One mother, or perhaps wife, in a beautiful bright cream sari, stood to video her son, or husband’s name, as it was shown and sung, standing next to two teenage daughters of a lost father, in their hijabs, against the backdrop of Hawksmoor’s 18th-century columns.
One wife and two daughters introduced themselves after the concert and sang back to me the name of their dad and husband, as it had been sung a few minutes before by the chorus. Their acknowledgement and approval of our tiny gesture meant the world to me. One family wore personalised T-shirts for the concert, dedicated to their doctor dad. His sons were doctors too.
Anyone who has seen the list of names of the health and social care workers who have died in the pandemic will know that this is a death toll that has disproportionately fallen on people who were immigrants, or the children or grandchildren of immigrants: our debt to them is incalculable.
What struck me most, talking to family members afterwards, is that they see so clearly, and feel so dreadfully, that the sacrifice they mourn was an act above all of love and compassion, offered uncomplainingly, without hesitation, to strangers.
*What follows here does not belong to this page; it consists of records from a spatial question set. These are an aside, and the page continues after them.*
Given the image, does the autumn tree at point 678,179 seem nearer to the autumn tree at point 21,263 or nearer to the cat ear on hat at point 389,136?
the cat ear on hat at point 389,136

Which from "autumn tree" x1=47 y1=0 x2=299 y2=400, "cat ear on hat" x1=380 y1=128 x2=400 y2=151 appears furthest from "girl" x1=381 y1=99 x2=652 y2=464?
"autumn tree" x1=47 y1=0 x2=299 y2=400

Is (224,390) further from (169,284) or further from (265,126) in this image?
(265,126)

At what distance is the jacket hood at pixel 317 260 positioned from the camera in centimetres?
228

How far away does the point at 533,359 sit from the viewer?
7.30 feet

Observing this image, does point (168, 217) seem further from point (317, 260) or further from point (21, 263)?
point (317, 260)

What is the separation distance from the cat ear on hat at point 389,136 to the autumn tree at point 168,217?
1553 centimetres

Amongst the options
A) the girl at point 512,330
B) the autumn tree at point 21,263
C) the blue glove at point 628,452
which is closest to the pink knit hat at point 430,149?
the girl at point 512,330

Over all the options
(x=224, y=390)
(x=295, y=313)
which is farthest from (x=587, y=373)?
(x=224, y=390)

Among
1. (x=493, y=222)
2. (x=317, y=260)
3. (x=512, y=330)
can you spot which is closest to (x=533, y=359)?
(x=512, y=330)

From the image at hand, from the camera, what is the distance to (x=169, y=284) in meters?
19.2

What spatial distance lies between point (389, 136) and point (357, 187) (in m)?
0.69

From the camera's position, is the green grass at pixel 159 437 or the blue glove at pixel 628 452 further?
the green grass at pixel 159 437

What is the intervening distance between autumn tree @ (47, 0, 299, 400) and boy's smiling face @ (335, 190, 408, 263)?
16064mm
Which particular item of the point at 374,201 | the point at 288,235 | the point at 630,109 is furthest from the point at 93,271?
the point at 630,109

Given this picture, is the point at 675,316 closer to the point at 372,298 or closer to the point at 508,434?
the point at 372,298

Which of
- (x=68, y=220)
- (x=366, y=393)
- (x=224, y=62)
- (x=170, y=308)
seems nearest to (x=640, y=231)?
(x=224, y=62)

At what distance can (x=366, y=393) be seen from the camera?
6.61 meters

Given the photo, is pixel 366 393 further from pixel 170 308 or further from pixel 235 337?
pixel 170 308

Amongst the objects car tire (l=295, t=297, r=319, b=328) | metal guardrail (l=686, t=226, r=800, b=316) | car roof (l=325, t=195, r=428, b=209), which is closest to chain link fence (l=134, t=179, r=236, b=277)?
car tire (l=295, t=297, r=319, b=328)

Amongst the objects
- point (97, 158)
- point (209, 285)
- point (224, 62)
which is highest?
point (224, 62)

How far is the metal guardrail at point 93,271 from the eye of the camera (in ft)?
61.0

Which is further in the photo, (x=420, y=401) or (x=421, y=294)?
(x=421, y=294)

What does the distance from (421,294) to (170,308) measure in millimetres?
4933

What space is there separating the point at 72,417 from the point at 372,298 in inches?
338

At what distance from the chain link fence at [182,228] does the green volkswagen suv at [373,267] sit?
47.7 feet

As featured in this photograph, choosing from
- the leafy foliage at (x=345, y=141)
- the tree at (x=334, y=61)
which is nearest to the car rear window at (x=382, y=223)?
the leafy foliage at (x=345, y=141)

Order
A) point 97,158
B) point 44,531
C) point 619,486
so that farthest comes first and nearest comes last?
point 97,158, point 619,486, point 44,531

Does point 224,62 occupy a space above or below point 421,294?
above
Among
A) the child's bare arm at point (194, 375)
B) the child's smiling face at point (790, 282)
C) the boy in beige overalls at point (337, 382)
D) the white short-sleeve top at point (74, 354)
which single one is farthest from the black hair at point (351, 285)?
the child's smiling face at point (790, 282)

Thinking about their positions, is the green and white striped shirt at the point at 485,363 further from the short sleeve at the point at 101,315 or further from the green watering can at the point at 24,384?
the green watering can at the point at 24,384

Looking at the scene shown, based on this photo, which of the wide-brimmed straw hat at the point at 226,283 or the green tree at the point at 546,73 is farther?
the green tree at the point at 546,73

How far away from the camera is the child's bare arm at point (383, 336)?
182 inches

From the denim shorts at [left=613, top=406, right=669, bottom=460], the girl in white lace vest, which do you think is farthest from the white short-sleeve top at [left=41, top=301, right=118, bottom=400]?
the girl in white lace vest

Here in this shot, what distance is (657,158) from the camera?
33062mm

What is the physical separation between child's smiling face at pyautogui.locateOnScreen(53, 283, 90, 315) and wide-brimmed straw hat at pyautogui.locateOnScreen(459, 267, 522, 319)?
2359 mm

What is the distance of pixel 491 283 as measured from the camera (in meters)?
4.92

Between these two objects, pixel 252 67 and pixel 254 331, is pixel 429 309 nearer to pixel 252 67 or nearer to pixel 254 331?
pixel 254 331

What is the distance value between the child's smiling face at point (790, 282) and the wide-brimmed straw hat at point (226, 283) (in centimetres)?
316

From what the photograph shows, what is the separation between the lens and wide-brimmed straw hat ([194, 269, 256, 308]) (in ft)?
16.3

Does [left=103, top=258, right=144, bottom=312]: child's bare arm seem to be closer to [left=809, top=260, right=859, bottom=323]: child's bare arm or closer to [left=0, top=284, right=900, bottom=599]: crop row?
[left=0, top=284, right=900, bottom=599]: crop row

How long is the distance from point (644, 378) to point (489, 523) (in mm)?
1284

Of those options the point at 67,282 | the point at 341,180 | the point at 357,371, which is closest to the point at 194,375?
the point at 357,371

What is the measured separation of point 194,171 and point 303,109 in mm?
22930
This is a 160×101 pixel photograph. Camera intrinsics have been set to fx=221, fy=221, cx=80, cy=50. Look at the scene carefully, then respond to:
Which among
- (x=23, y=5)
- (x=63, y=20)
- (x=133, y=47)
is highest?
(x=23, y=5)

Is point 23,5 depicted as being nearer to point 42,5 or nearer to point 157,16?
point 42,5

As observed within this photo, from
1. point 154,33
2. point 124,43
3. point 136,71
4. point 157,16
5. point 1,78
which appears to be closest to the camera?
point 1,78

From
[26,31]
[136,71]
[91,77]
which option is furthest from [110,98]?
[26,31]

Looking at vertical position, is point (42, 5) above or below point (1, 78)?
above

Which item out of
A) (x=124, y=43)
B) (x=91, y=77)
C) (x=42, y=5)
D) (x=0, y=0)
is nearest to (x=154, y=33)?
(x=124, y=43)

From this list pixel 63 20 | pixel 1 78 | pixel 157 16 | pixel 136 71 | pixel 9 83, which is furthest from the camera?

What do we have, the rest of us, that we can give in return, to express a gratitude this deep?
It’s for others to decide whether the piece I composed does what it set out to do but as we publish the sheet music hopefully other choirs will take this list of names to their hearts, as we have, and spread it, concert by concert, to the communities all over the UK that were served so unselfishly by health and care workers, for so long, in such exposed and unforgiving conditions. A hostile environment indeed.
That care and dedication continues today, as the case numbers rise again and we hurtle towards what in effect is a huge experiment with herd immunity and the relaxation of mitigating restrictions. I wonder how many people involved in front-line, face-to-face health care will greet 19 July as ‘freedom’ day?
The day after the Spitalfields concerts, the Rambert Dance Company began filming their intensely moving interpretation of Never to Forget, choreographed by Benoit Swan Pouffer, for public release very soon. It seems to me both defiant and hauntingly apt that alongside the sound of a hundred voices and an orchestra, a dance piece – the body as moving, living, vibrant art – should also be created, in response to a confrontation between us and a virus that sought to debilitate, disfigure and silence the human body.